- _Excerpted text_

◆ ◆ ◆

Addressing the Issues

All in all, things went well with adding the new tests. For the initial group of 4 tests, the only thing that the tests uncovered was that the Code Span token was not handling the newline properly. That was quickly resolved with a couple of small changes in the handle_inline_backtick function. The bigger issues arose in the handling of the links.

While not a design change, most of that section either needed to be added or enhanced to properly handle links with newlines. The way the code was implemented before that week’s work, if there was a newline character in the current token, the logic was invoked to properly determine what the line/column number should be. There were two problems with that code. The first is that it was only setup to handle newline characters in an inline link. This meant that the code to handle full links, collapsed links, and shortcut links needed to be added.

The second issue was that the initial code added to handle the inline links was only partially complete. In trying to figure out why that was for this article, my notes refer to an extreme lack of examples in the GFM specification that have newline characters in any parts of the Link elements themselves. Part of the push to add this current series of tests was to try and shore up that deficiency, adding those tests myself.

Breaking Things Down

As it is the link type that I use most often, I started with the inline links and their component length arrays. This array, in a variable named link_part_lengths, contained all 5 lengths of the variable parts of the inline links: pre-URI whitespace, URI, pre-title whitespace, title, and post-title whitespace. The link labels were already handled before reaching that point in the code, so there were no issues there.

That code started off with some initialization of the array and its values:

link_part_lengths = [0] * 5
link_part_lengths[0] = len(active_link_uri) + len(
    current_token.before_title_whitespace
)
if current_token.inline_title_bounding_character:
    link_part_lengths[1] = 1
    link_part_lengths[2] = len(active_link_title) + 1
    link_part_lengths[3] = len(
        current_token.after_title_whitespace
    )
link_part_lengths[4] = 0

These values were not always going to be the right values, but they proved to be a good place to start for each link part. Basically, I started with an array of 5 integer values, each set to reflect a certain section of the inline link. While those values are not a direct 1-to-1 mapping of inline link part to length of that part, they are keyed to handle a newline character showing up in any of those inline link parts.

A good example for this is handling a newline character in the inline link title part.

newline_count = ParserHelper.count_newlines_in_text(
    active_link_title
)

◆ ◆ ◆

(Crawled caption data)
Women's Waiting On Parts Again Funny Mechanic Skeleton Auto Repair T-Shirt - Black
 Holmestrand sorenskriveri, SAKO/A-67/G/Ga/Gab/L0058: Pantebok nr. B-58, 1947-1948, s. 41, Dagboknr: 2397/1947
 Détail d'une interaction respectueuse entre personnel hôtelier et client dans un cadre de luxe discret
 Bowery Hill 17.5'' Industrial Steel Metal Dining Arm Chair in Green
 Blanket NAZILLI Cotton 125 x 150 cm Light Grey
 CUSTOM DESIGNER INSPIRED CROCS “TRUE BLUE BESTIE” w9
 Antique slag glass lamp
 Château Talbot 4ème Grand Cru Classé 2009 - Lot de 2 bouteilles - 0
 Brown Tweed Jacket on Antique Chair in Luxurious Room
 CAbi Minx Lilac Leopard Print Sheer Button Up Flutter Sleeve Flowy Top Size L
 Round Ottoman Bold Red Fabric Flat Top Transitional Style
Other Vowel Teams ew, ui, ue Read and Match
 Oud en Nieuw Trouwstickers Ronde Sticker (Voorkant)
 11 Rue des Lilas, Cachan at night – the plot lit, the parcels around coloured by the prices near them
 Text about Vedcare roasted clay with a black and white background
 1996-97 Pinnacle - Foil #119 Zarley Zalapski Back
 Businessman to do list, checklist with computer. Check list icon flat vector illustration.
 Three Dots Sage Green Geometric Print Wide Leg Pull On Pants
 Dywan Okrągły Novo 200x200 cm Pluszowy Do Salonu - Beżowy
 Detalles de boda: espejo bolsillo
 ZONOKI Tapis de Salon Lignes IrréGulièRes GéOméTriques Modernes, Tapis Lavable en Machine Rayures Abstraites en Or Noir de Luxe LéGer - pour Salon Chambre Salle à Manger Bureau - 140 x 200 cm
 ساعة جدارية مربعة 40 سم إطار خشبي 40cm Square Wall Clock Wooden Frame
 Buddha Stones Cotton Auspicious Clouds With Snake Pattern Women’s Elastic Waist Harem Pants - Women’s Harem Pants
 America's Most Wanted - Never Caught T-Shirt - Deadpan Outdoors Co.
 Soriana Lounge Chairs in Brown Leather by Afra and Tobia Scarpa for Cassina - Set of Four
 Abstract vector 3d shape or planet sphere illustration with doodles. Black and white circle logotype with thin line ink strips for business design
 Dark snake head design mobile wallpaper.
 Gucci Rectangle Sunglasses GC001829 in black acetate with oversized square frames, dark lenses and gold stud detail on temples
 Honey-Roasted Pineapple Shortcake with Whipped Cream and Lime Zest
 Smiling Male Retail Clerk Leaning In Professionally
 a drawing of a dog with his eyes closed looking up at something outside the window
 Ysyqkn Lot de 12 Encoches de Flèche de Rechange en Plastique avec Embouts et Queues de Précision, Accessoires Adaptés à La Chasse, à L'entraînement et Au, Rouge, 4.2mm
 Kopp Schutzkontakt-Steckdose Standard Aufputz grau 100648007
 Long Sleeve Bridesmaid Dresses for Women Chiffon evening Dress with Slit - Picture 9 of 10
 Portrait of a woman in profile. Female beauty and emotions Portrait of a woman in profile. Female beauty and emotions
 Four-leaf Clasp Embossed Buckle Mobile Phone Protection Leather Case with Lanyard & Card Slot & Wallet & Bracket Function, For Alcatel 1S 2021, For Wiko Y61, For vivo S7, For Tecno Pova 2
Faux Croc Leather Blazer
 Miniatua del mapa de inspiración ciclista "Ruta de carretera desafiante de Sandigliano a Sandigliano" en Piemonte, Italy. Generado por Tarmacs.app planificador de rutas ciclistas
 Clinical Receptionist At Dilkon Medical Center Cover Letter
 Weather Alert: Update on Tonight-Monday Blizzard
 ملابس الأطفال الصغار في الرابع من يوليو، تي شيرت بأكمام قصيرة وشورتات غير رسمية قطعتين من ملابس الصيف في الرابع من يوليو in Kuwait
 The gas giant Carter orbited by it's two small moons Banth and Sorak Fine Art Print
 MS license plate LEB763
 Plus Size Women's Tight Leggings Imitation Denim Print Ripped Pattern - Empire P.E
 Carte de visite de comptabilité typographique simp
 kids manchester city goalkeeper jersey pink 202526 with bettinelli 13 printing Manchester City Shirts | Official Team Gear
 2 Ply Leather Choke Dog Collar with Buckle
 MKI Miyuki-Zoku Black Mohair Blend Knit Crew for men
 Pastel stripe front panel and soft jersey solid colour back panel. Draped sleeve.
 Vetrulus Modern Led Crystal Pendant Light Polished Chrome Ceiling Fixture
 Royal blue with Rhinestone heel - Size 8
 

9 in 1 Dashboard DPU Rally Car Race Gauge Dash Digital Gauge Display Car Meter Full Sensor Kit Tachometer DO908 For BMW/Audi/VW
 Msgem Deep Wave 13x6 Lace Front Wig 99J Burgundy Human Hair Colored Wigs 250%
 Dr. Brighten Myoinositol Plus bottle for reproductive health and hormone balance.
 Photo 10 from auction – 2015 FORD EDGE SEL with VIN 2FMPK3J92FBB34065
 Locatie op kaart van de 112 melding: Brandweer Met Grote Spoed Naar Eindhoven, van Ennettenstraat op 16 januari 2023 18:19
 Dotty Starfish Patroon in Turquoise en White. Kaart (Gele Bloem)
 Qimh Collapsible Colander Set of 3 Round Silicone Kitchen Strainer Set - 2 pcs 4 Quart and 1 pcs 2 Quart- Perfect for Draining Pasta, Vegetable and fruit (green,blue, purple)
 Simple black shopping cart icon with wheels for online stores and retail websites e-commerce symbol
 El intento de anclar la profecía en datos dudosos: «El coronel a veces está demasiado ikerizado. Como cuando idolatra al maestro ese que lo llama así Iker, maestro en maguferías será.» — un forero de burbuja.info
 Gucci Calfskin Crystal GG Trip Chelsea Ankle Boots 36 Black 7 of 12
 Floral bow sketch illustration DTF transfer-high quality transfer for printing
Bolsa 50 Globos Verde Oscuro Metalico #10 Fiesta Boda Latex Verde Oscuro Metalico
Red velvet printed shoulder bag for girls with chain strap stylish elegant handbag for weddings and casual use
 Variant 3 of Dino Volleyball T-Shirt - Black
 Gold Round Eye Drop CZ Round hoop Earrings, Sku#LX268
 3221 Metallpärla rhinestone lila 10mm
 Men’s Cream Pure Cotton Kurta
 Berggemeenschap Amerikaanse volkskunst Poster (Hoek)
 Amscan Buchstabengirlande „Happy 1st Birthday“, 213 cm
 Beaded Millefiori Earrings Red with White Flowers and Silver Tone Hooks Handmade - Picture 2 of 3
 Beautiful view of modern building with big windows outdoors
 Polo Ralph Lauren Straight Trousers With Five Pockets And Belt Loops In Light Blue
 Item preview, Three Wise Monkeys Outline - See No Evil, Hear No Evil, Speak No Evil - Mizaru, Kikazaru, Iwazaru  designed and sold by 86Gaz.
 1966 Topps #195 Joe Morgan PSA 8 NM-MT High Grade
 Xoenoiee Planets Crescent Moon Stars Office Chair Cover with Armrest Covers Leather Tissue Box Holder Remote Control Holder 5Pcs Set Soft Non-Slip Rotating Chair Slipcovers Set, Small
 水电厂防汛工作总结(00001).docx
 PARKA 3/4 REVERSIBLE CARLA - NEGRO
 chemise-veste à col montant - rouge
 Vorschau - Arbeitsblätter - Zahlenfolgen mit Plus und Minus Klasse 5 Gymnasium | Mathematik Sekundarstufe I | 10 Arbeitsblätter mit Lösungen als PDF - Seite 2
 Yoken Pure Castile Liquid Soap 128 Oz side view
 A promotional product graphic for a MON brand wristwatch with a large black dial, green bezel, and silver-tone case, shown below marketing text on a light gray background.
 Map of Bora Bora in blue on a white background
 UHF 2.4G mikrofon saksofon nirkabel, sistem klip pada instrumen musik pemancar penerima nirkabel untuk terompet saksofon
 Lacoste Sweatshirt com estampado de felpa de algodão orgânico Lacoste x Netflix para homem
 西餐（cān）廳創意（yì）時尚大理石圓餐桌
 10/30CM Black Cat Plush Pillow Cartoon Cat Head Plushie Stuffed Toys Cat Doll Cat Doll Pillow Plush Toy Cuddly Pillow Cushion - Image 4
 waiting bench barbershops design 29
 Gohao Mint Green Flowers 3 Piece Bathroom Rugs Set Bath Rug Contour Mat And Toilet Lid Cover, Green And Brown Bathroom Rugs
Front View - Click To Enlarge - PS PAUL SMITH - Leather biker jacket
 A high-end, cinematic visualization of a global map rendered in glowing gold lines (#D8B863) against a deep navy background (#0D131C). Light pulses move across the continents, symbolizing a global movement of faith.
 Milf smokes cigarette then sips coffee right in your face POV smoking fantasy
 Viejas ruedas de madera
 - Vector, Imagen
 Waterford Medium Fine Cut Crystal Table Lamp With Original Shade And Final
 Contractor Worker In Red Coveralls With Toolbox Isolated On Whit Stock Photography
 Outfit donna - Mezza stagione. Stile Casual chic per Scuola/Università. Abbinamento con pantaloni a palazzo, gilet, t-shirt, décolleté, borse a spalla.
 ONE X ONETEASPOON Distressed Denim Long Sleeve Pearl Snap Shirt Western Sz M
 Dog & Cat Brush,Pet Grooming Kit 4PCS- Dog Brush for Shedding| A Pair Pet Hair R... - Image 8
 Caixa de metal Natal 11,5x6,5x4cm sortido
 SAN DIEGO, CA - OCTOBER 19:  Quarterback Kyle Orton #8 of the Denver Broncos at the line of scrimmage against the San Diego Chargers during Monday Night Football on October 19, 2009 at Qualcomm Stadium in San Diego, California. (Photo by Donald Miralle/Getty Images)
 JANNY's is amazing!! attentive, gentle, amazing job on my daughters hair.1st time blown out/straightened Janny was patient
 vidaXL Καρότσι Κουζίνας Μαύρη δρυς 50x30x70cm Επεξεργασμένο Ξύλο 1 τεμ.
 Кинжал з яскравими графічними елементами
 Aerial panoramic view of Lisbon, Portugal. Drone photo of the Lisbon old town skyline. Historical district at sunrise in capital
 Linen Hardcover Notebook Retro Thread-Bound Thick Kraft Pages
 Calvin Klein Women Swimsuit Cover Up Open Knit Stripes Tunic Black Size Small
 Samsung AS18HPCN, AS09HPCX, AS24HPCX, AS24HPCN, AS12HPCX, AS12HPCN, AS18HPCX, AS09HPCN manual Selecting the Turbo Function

◆ ◆ ◆

- _Required work_
Name every variable part of an inline link whose length the link-handling text says is held in the array link_part_lengths.

- _Reply to the exercise_
- Pre-URI whitespace
- URI
- Pre-title whitespace
- Title
- Post-title whitespace